### GIVEN RECORDS
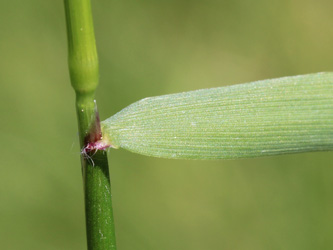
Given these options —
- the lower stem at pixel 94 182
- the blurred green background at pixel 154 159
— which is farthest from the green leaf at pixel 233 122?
the blurred green background at pixel 154 159

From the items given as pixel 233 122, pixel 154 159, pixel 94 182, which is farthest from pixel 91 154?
pixel 154 159

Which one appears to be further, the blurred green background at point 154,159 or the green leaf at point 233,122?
the blurred green background at point 154,159

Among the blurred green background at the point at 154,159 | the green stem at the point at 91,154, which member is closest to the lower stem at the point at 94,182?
the green stem at the point at 91,154

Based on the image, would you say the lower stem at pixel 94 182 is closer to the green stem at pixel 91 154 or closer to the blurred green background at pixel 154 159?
the green stem at pixel 91 154

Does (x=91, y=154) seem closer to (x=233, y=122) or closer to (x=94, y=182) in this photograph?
(x=94, y=182)

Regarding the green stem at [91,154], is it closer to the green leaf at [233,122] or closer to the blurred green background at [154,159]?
the green leaf at [233,122]

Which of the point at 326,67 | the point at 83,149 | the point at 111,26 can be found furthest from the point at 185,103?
the point at 326,67
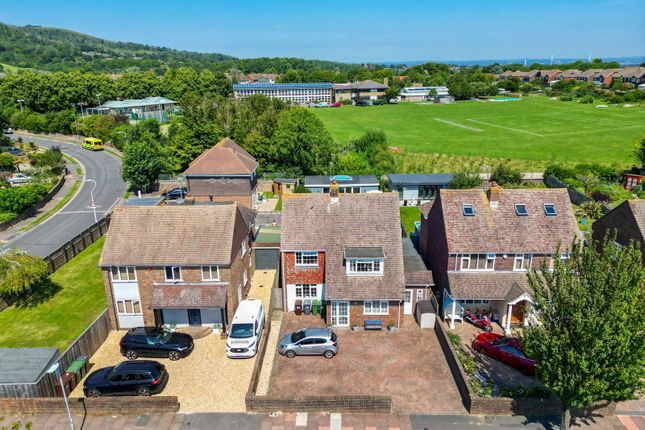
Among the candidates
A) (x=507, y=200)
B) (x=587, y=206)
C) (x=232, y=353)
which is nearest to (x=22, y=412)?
(x=232, y=353)

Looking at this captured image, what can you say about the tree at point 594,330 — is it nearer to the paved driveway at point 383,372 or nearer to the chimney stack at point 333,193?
the paved driveway at point 383,372

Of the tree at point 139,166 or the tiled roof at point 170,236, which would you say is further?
the tree at point 139,166

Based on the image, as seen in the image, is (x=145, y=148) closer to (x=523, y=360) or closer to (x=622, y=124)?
(x=523, y=360)

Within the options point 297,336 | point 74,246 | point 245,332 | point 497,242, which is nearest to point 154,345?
point 245,332

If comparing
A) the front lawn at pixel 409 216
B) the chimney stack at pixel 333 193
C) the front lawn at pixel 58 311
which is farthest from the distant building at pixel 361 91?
the chimney stack at pixel 333 193

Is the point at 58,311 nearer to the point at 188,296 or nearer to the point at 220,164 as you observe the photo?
the point at 188,296

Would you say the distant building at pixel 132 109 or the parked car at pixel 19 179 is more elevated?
the distant building at pixel 132 109

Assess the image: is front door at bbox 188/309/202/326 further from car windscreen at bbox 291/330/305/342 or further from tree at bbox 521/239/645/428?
tree at bbox 521/239/645/428
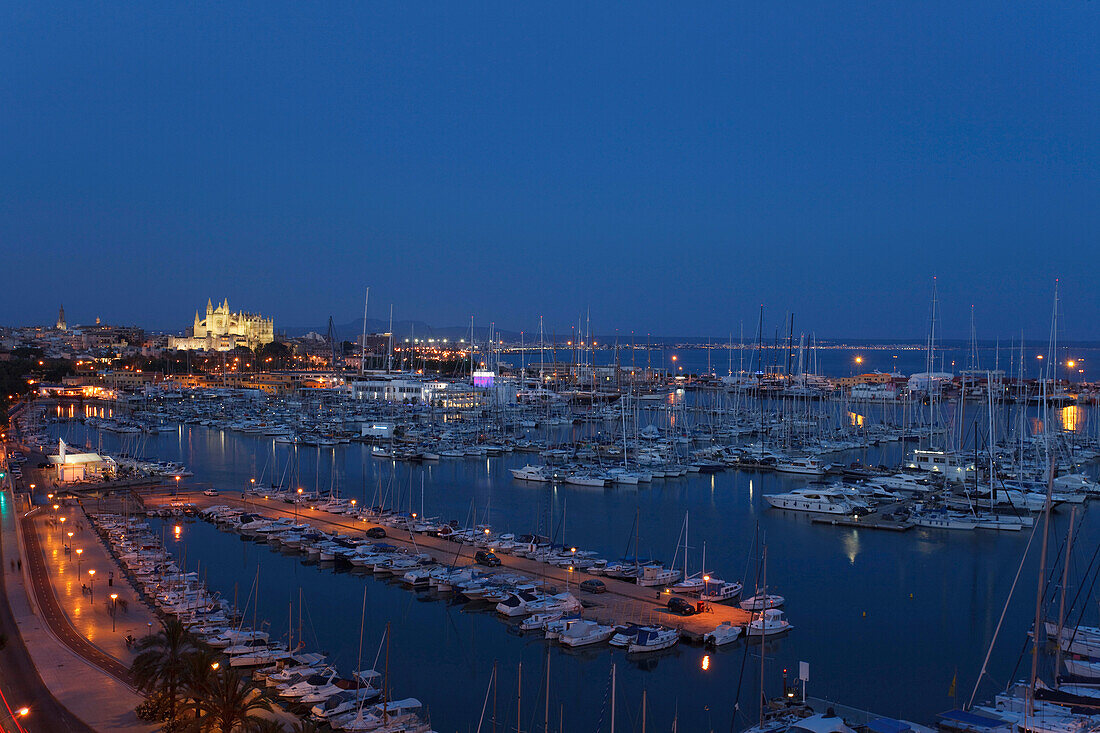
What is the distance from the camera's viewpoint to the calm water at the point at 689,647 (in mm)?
12414

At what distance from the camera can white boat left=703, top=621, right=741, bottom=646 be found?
13617mm

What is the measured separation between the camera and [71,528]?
20.3 meters

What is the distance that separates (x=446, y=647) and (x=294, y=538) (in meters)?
7.33

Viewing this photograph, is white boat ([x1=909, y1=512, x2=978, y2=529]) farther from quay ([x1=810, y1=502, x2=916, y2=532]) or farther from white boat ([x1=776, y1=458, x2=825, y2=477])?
white boat ([x1=776, y1=458, x2=825, y2=477])

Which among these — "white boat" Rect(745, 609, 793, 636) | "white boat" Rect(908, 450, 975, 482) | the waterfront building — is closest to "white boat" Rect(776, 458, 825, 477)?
"white boat" Rect(908, 450, 975, 482)

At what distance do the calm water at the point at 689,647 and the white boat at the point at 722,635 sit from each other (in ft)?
0.72

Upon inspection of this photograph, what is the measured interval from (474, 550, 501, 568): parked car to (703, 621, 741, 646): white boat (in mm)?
5321

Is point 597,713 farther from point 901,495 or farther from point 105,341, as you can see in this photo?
point 105,341

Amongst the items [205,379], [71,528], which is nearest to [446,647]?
[71,528]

### PROBLEM TO SOLVE
Quote the material in full and exactly; do not carry over its pictures.

### THE ANSWER
Given these options —
- the lower stem at pixel 94 182
- the blurred green background at pixel 154 159
— which is farthest from the green leaf at pixel 233 122?
the blurred green background at pixel 154 159

From the items given as pixel 233 122, pixel 154 159, pixel 94 182, which is farthest from pixel 91 154?
pixel 154 159

Which one appears to be further, the blurred green background at point 154,159 or the green leaf at point 233,122?
the blurred green background at point 154,159

Among the blurred green background at the point at 154,159 | the green stem at the point at 91,154, which member is closest to the lower stem at the point at 94,182?
the green stem at the point at 91,154

Based on the image, would you say the lower stem at pixel 94 182 is closer to the green stem at pixel 91 154 or closer to the blurred green background at pixel 154 159?
the green stem at pixel 91 154

Does (x=91, y=154) seem closer to (x=233, y=122) or closer to (x=94, y=182) in this photograph?
(x=94, y=182)

Regarding the green stem at [91,154], is it closer to the green leaf at [233,122] or closer to the blurred green background at [154,159]?
the green leaf at [233,122]

Which of the point at 326,67 | the point at 83,149 | the point at 111,26 can be found furthest from the point at 185,103?
the point at 326,67
Among the candidates
A) (x=507, y=200)
B) (x=587, y=206)
C) (x=232, y=353)
which is nearest to (x=22, y=412)?
(x=232, y=353)

Looking at this captured image, what can you say about the tree at point 594,330 — is it nearer to the paved driveway at point 383,372 or nearer to the chimney stack at point 333,193?
the paved driveway at point 383,372

Of the tree at point 139,166 or the tiled roof at point 170,236, which would you say is further?
the tree at point 139,166

Based on the image, as seen in the image, is (x=145, y=148) closer to (x=523, y=360) or closer to (x=622, y=124)?
(x=523, y=360)

Within the options point 297,336 | point 74,246 | point 245,332 | point 497,242, which is nearest to point 154,345?
point 245,332

If comparing
A) the front lawn at pixel 409 216
B) the chimney stack at pixel 333 193
C) the front lawn at pixel 58 311
which is farthest from the distant building at pixel 361 91?
the chimney stack at pixel 333 193

Is the point at 58,311 nearer to the point at 188,296 or nearer to the point at 220,164 as you observe the photo?
the point at 188,296

Would you say the distant building at pixel 132 109 or the parked car at pixel 19 179 is more elevated?
the distant building at pixel 132 109

Assess the image: is front door at bbox 188/309/202/326 further from car windscreen at bbox 291/330/305/342 or further from tree at bbox 521/239/645/428?
tree at bbox 521/239/645/428
What is the distance from the camera's viewpoint to the calm water at the point at 689,647 (in mm)?
12414

At what distance from the camera can white boat left=703, top=621, right=741, bottom=646 be found?
13617mm

What is the measured separation between the camera and [71,528]?
20.3 meters

What is the distance that separates (x=446, y=647) and (x=294, y=538) (in meters)?
7.33

Viewing this photograph, is white boat ([x1=909, y1=512, x2=978, y2=529]) farther from quay ([x1=810, y1=502, x2=916, y2=532]) or farther from white boat ([x1=776, y1=458, x2=825, y2=477])?
white boat ([x1=776, y1=458, x2=825, y2=477])

Which among these — "white boat" Rect(745, 609, 793, 636) | "white boat" Rect(908, 450, 975, 482) | the waterfront building — is closest to "white boat" Rect(776, 458, 825, 477)?
"white boat" Rect(908, 450, 975, 482)

At what distance do the calm water at the point at 689,647 and the white boat at the point at 722,635 sit from each other (in ft)?
0.72

Upon inspection of this photograph, what is the measured interval from (474, 550, 501, 568): parked car to (703, 621, 741, 646): white boat (in mm)?
5321

Is point 597,713 farther from point 901,495 or farther from point 105,341, as you can see in this photo?
point 105,341

Amongst the items [205,379], [71,528], which is nearest to [446,647]?
[71,528]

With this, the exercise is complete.